··· Texte choisi ···

CHRISTOPHE JAKUBYSZYN
Vous avez raison. On a aussi appris hier la démission de son actuelle directrice de cabinet qui a bénéficié d'un logement HLM, qu'elle n'occupait pas pendant 12 ans, alors ça, peut-être que François de RUGY ne le savait pas, et il a pris la sanction immédiate de lui demander de partir, il a bien fait, ou est-ce que dans le contexte actuel, c'est un petit peu facile de demander à la directrice de cabinet de partir ?
MARLENE SCHIAPPA
Moi, enfin, sincèrement, je ne suis pas là pour donner les bons et les mauvais points, la question de l'occupation des HLM, je crois que c'est une question très générale et très globale qui se pose…
CHRISTOPHE JAKUBYSZYN
Très importante, là aussi, vous comprenez, ce n'est pas possible, on ne peut pas avoir des centaines de milliers de Français qu'attendent un logement social…
MARLENE SCHIAPPA
Bien sûr, mais complètement, je partage…
CHRISTOPHE JAKUBYSZYN
Il y a des gens qui ont des logements sociaux alors que leurs revenus ne devraient pas leur permettre de l'avoir, et en plus, qui ne l'occupent pas.

···

Pourriez-vous écrire la suite de l'entretien sur les logements HLM, en commençant juste après sa dernière réplique ?

··· Données recueillies ···

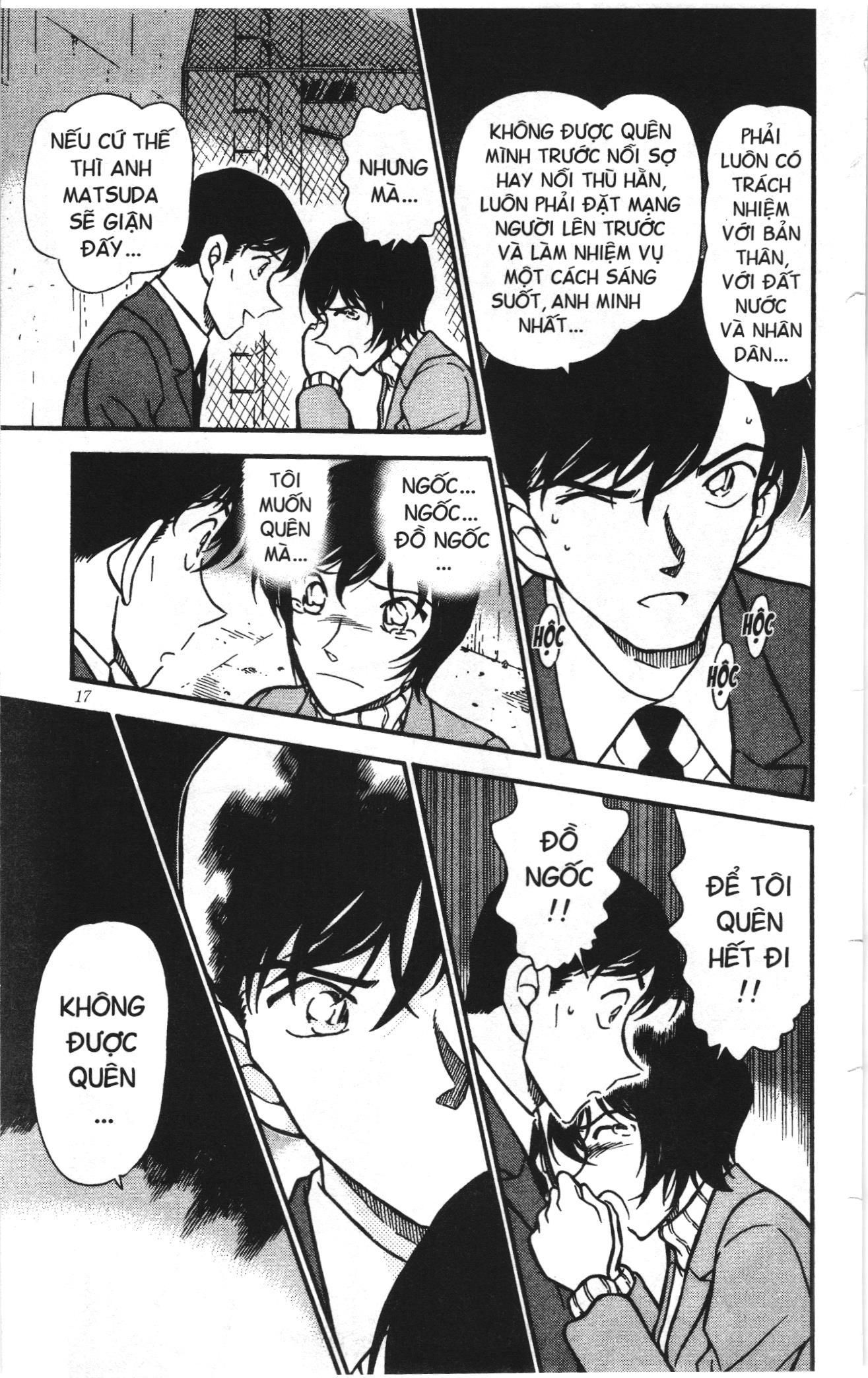 Thám tử lừng danh Conan Loạt truyện tranh: Chapter 382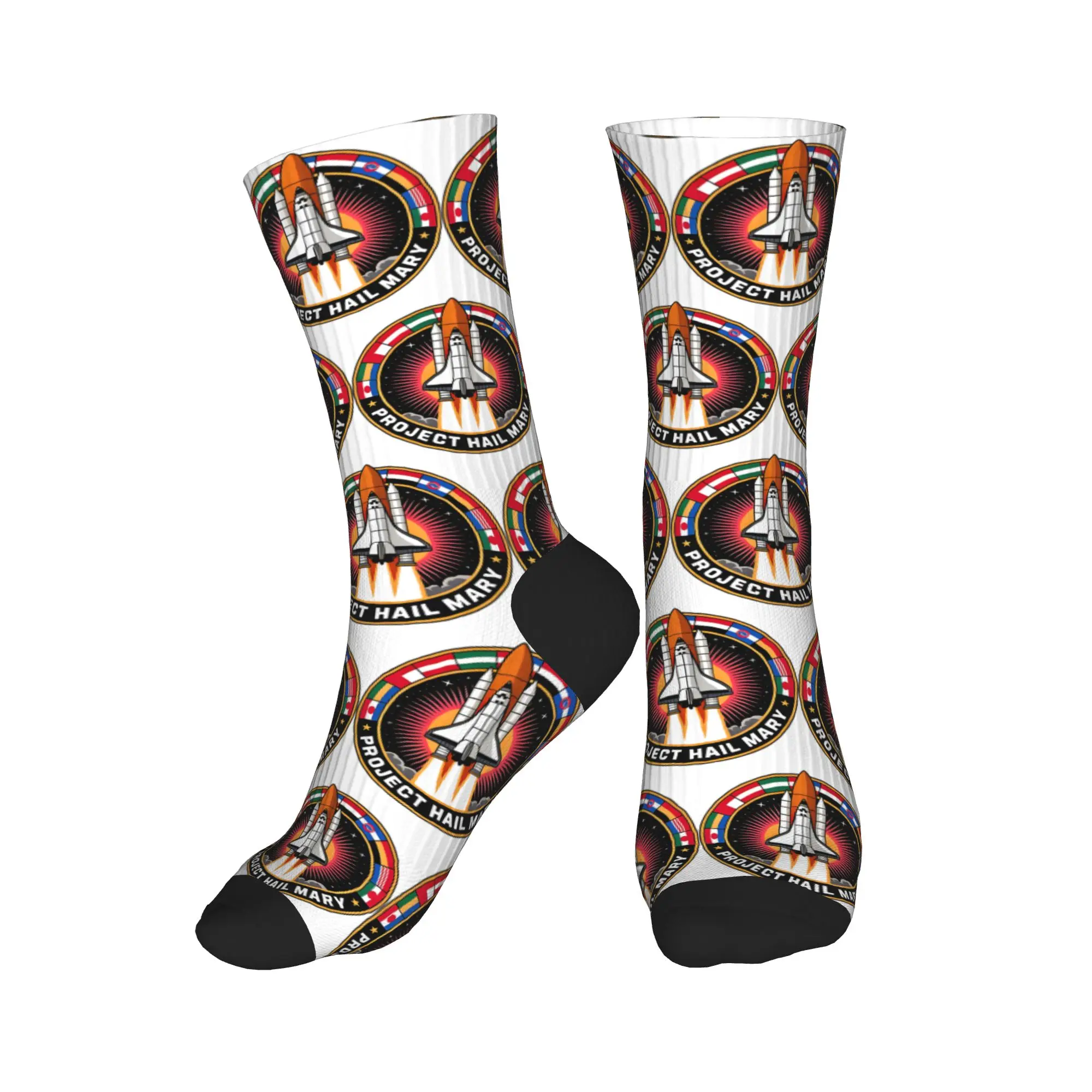 Project Hail Mary Logo Stockings  Design Leisure Socks Winter Anti Slip Socks Women Men Cycling Quality Socks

···

Résultat obtenu
MARLENE SCHIAPPA
Mais là encore, je ne veux pas me joindre à la meute et blâmer une personne que je ne connais pas, et dont je ne connais pas les raisons, et dont nous n'avons pas entendu la version elle-même. Maintenant, il y a un principe au-delà qui est très important, moi, je suis attachée, non pas à la transparence dans la vie privée des gens, parce que voir les photos des repas de Saint-Valentin, qu'on connaisse la vie privée des uns et des autres, je ne pense pas que ce soit de la transparence, je pense que c'est une forme de voyeurisme…
CHRISTOPHE JAKUBYSZYN
Non, mais quand c'est un repas qui est organisé à l'Assemblée par des fonctionnaires…
MARLENE SCHIAPPA
En revanche, je suis très attachée à la transparence dans par exemple les process d'attribution, c'est la raison pour laquelle je pense que pour l'attribution des HLM, il devrait y avoir un barème de transparence comme pour l'attribution des places en crèche. C'est une proposition que j'avais faite avec mon association à mon travail, il y a une dizaine d'années, faire en sorte – et que le gouvernement a reprise avec l'AMF, et sur laquelle nous travaillons depuis un an avec les différentes parties prenantes – faire en sorte qu'il y ait une transparence et peut-être qu'on revoie régulièrement aussi, quand on attribue un HLM…
CHRISTOPHE JAKUBYSZYN
Pourquoi il n'y a pas de transparence, parce que vous avez raison, on sait qu'il y a des logements sociaux qui sont occupés par des gens qui n'ont rien à y faire, comment on fait pour instituer cette transparence que vous…
MARLENE SCHIAPPA
Mais je pense que justement, on pourrait avoir un barème qui soit public et dans lequel chacun connaisse les critères d'attribution des HLM, et on pourrait ainsi dire…
CHRISTOPHE JAKUBYSZYN
Et ça, ce n'est pas public le barème ?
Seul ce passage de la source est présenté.